[[ RECORD SET open ]]

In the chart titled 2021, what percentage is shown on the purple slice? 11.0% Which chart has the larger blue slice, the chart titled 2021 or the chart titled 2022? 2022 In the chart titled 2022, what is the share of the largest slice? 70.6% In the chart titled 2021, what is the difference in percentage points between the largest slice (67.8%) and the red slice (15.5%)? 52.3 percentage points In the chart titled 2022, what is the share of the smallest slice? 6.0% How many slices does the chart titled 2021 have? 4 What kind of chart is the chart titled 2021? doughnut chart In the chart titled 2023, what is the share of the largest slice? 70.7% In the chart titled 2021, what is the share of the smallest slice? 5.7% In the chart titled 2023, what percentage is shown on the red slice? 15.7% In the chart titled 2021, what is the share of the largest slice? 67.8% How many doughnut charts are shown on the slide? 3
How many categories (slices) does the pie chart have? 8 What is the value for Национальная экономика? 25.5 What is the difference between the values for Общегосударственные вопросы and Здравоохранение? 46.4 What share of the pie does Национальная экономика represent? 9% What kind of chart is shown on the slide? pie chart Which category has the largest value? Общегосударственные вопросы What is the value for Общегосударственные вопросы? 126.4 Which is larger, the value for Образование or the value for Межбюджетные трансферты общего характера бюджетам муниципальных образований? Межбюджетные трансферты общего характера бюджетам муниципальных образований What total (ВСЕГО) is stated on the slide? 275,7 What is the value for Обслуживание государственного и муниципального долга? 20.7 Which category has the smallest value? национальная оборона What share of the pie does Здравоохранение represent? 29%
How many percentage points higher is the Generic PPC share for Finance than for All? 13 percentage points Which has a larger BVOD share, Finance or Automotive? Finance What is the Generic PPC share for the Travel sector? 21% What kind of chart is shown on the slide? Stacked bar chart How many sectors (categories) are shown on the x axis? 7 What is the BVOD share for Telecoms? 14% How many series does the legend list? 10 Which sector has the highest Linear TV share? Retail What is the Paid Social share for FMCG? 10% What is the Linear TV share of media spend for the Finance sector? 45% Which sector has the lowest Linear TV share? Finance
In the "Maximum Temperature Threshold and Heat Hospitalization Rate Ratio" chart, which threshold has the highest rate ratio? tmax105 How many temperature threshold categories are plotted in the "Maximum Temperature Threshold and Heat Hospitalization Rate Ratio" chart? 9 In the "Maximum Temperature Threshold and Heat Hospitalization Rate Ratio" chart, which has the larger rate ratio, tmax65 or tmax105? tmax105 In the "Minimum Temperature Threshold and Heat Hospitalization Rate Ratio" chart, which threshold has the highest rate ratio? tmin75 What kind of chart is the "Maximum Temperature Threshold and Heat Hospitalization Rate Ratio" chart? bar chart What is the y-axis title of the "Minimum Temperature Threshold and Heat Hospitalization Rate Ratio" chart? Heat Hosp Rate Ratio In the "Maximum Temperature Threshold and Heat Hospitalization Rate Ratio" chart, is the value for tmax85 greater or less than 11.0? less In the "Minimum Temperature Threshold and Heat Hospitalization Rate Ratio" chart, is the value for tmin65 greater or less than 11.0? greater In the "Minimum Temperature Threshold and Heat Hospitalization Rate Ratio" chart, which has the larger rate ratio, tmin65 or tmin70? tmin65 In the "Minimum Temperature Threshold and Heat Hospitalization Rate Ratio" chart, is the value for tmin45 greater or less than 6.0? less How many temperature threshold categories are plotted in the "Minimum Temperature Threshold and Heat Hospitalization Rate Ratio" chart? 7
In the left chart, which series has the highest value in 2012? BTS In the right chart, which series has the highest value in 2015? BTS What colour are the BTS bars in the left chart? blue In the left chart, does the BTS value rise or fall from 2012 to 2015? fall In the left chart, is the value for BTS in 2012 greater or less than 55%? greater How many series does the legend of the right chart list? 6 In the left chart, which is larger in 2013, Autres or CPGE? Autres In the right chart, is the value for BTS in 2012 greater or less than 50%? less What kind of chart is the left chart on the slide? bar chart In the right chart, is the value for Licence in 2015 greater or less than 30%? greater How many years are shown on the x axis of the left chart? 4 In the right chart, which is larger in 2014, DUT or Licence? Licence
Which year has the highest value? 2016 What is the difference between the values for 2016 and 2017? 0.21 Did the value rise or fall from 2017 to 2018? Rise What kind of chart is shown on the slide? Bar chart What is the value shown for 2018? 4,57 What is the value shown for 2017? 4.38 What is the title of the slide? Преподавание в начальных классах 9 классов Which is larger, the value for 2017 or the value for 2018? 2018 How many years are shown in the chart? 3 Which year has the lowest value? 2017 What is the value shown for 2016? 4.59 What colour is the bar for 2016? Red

[[ RECORD SET closed ]]

> **ACTIVITY**
Quote each of the items above, word for word.

> **EXERCISE RESULT**
In the chart titled 2021, what percentage is shown on the purple slice? 11.0% Which chart has the larger blue slice, the chart titled 2021 or the chart titled 2022? 2022 In the chart titled 2022, what is the share of the largest slice? 70.6% In the chart titled 2021, what is the difference in percentage points between the largest slice (67.8%) and the red slice (15.5%)? 52.3 percentage points In the chart titled 2022, what is the share of the smallest slice? 6.0% How many slices does the chart titled 2021 have? 4 What kind of chart is the chart titled 2021? doughnut chart In the chart titled 2023, what is the share of the largest slice? 70.7% In the chart titled 2021, what is the share of the smallest slice? 5.7% In the chart titled 2023, what percentage is shown on the red slice? 15.7% In the chart titled 2021, what is the share of the largest slice? 67.8% How many doughnut charts are shown on the slide? 3
How many categories (slices) does the pie chart have? 8 What is the value for Национальная экономика? 25.5 What is the difference between the values for Общегосударственные вопросы and Здравоохранение? 46.4 What share of the pie does Национальная экономика represent? 9% What kind of chart is shown on the slide? pie chart Which category has the largest value? Общегосударственные вопросы What is the value for Общегосударственные вопросы? 126.4 Which is larger, the value for Образование or the value for Межбюджетные трансферты общего характера бюджетам муниципальных образований? Межбюджетные трансферты общего характера бюджетам муниципальных образований What total (ВСЕГО) is stated on the slide? 275,7 What is the value for Обслуживание государственного и муниципального долга? 20.7 Which category has the smallest value? национальная оборона What share of the pie does Здравоохранение represent? 29%
How many percentage points higher is the Generic PPC share for Finance than for All? 13 percentage points Which has a larger BVOD share, Finance or Automotive? Finance What is the Generic PPC share for the Travel sector? 21% What kind of chart is shown on the slide? Stacked bar chart How many sectors (categories) are shown on the x axis? 7 What is the BVOD share for Telecoms? 14% How many series does the legend list? 10 Which sector has the highest Linear TV share? Retail What is the Paid Social share for FMCG? 10% What is the Linear TV share of media spend for the Finance sector? 45% Which sector has the lowest Linear TV share? Finance
In the "Maximum Temperature Threshold and Heat Hospitalization Rate Ratio" chart, which threshold has the highest rate ratio? tmax105 How many temperature threshold categories are plotted in the "Maximum Temperature Threshold and Heat Hospitalization Rate Ratio" chart? 9 In the "Maximum Temperature Threshold and Heat Hospitalization Rate Ratio" chart, which has the larger rate ratio, tmax65 or tmax105? tmax105 In the "Minimum Temperature Threshold and Heat Hospitalization Rate Ratio" chart, which threshold has the highest rate ratio? tmin75 What kind of chart is the "Maximum Temperature Threshold and Heat Hospitalization Rate Ratio" chart? bar chart What is the y-axis title of the "Minimum Temperature Threshold and Heat Hospitalization Rate Ratio" chart? Heat Hosp Rate Ratio In the "Maximum Temperature Threshold and Heat Hospitalization Rate Ratio" chart, is the value for tmax85 greater or less than 11.0? less In the "Minimum Temperature Threshold and Heat Hospitalization Rate Ratio" chart, is the value for tmin65 greater or less than 11.0? greater In the "Minimum Temperature Threshold and Heat Hospitalization Rate Ratio" chart, which has the larger rate ratio, tmin65 or tmin70? tmin65 In the "Minimum Temperature Threshold and Heat Hospitalization Rate Ratio" chart, is the value for tmin45 greater or less than 6.0? less How many temperature threshold categories are plotted in the "Minimum Temperature Threshold and Heat Hospitalization Rate Ratio" chart? 7
In the left chart, which series has the highest value in 2012? BTS In the right chart, which series has the highest value in 2015? BTS What colour are the BTS bars in the left chart? blue In the left chart, does the BTS value rise or fall from 2012 to 2015? fall In the left chart, is the value for BTS in 2012 greater or less than 55%? greater How many series does the legend of the right chart list? 6 In the left chart, which is larger in 2013, Autres or CPGE? Autres In the right chart, is the value for BTS in 2012 greater or less than 50%? less What kind of chart is the left chart on the slide? bar chart In the right chart, is the value for Licence in 2015 greater or less than 30%? greater How many years are shown on the x axis of the left chart? 4 In the right chart, which is larger in 2014, DUT or Licence? Licence
Which year has the highest value? 2016 What is the difference between the values for 2016 and 2017? 0.21 Did the value rise or fall from 2017 to 2018? Rise What kind of chart is shown on the slide? Bar chart What is the value shown for 2018? 4,57 What is the value shown for 2017? 4.38 What is the title of the slide? Преподавание в начальных классах 9 классов Which is larger, the value for 2017 or the value for 2018? 2018 How many years are shown in the chart? 3 Which year has the lowest value? 2017 What is the value shown for 2016? 4.59 What colour is the bar for 2016? Red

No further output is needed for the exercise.